* TEXT PASSAGE *
::::

On my screen the full screenshot has an image size of 5120x2880 pixels and with my physical screen this is 220 pixels per inch.

If you were to send me your image, my computer would display all 3024x1964 pixels but at the screen resolution of my screen (220 PPI). So it will be physically larger than on your computer.

For display on a computer screen, the image has a size in pixels and displays at the ppi of whatever physical screen is being used. Pixels per inch on screen is not a property of the image - rather of the display.

But what has been included in the image metadata is how the image will print. Scaling for printing is measured by dots per inch (DPI) on paper. All screenshots created by macOS 14 are labelled with a printing resolution of 144 DPI. Preview's Inspector describes this as "Image DPI: 144 pixels/inch". This is pixel per inch for printing - not computer display.

This means that all printers will print the image at the same physical size using a resolution of 144 dots/inch. So your printer will print a picture which is 21" by 13.6". And my printer will print it at the same size.

::::

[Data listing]
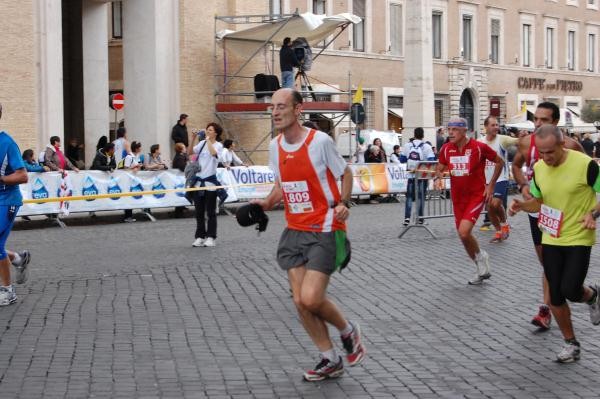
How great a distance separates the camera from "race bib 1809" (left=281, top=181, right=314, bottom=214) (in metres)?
7.64

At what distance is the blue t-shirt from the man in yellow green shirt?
4.90 m

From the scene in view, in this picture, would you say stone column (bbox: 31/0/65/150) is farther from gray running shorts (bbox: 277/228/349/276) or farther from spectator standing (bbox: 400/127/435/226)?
gray running shorts (bbox: 277/228/349/276)

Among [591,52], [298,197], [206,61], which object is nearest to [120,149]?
[206,61]

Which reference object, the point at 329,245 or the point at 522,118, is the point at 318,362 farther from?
the point at 522,118

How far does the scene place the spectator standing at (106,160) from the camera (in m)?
23.5

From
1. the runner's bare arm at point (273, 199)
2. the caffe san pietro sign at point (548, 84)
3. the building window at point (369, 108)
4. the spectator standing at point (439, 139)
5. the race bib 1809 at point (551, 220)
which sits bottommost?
the race bib 1809 at point (551, 220)

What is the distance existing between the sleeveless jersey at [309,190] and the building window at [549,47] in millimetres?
52026

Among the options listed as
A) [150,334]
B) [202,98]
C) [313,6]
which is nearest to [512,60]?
[313,6]

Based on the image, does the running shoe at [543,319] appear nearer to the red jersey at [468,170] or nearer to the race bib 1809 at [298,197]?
the race bib 1809 at [298,197]

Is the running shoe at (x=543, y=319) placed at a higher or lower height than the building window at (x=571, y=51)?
lower

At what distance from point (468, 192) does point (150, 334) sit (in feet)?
15.8

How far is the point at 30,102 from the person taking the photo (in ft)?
89.8

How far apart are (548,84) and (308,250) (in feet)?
171

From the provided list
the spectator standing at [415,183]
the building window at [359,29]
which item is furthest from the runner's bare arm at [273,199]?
the building window at [359,29]
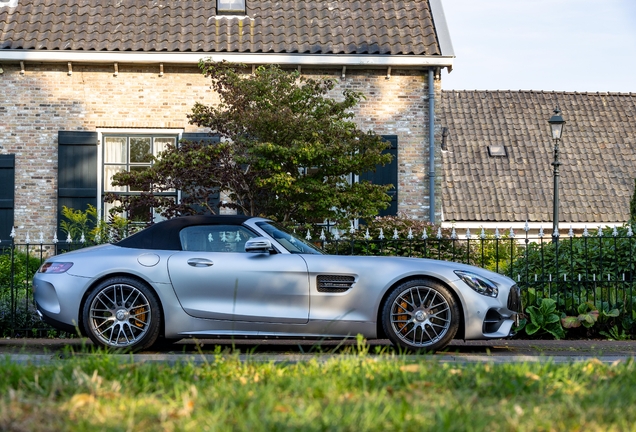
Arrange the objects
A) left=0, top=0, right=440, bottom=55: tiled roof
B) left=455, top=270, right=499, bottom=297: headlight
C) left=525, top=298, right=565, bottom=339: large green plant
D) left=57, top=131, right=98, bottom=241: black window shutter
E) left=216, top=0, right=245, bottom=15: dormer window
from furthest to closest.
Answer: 1. left=216, top=0, right=245, bottom=15: dormer window
2. left=0, top=0, right=440, bottom=55: tiled roof
3. left=57, top=131, right=98, bottom=241: black window shutter
4. left=525, top=298, right=565, bottom=339: large green plant
5. left=455, top=270, right=499, bottom=297: headlight

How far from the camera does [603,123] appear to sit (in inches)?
933

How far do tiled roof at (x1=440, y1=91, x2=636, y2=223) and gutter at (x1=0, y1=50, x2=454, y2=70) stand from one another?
6.01 m

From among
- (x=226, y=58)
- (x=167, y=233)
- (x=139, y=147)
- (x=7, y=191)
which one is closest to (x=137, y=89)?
(x=139, y=147)

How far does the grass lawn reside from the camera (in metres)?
3.68

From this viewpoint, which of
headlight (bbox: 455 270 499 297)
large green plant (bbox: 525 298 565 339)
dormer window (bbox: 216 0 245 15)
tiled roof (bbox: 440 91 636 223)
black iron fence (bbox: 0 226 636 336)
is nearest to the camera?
headlight (bbox: 455 270 499 297)

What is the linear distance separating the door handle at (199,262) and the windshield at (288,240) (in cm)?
62

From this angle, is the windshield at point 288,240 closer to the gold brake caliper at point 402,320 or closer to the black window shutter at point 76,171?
the gold brake caliper at point 402,320

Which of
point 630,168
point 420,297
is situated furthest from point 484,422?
point 630,168

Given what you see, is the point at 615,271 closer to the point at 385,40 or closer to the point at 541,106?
the point at 385,40

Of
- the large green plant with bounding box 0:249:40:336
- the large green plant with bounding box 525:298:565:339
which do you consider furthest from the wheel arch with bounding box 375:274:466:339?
the large green plant with bounding box 0:249:40:336

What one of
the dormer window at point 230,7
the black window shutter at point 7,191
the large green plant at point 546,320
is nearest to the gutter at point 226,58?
the dormer window at point 230,7

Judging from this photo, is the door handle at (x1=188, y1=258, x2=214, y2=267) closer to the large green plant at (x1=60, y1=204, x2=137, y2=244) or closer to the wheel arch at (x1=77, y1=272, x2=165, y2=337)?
the wheel arch at (x1=77, y1=272, x2=165, y2=337)

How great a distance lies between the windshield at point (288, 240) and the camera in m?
7.66

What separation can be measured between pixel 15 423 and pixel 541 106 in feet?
72.2
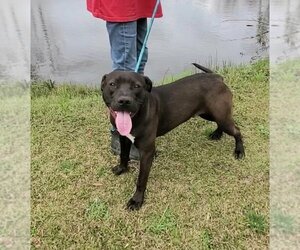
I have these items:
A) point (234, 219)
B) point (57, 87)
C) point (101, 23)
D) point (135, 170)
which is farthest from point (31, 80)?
point (234, 219)

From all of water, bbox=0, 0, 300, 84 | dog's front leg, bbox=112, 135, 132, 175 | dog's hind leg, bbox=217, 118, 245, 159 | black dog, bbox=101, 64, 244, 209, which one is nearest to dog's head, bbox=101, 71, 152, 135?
black dog, bbox=101, 64, 244, 209

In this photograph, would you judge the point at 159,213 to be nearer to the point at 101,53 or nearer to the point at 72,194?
the point at 72,194

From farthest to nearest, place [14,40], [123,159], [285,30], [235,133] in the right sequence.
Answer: [285,30] < [14,40] < [235,133] < [123,159]

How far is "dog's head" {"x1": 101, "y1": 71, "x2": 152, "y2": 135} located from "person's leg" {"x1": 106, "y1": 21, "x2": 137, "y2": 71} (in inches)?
18.7

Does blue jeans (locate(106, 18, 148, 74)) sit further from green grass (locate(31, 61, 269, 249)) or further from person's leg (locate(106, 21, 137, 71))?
green grass (locate(31, 61, 269, 249))

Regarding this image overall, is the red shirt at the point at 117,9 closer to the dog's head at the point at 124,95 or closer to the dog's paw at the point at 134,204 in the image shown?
the dog's head at the point at 124,95

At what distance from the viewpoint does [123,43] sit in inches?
128

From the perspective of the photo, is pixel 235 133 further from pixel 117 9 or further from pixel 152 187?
pixel 117 9

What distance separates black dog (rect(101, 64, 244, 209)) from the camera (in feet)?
9.18

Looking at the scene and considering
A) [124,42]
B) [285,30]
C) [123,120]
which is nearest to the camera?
[123,120]

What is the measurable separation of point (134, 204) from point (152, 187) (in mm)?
262

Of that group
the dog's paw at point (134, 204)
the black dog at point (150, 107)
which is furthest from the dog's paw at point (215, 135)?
the dog's paw at point (134, 204)

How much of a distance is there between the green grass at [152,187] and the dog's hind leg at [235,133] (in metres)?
0.06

::::

* YOUR OBJECTIVE *
Answer these questions from the passage on screenshot resolution:
(a) What image size in pixels does the full screenshot have on the writer's screen?
(b) What printing resolution is given to all screenshots created by macOS 14?
(c) At what physical size will a printer print the 3024x1964-pixel image?

* RESULT OF THE EXERCISE *
(a) 5120x2880 pixels
(b) 144 DPI
(c) 21" by 13.6"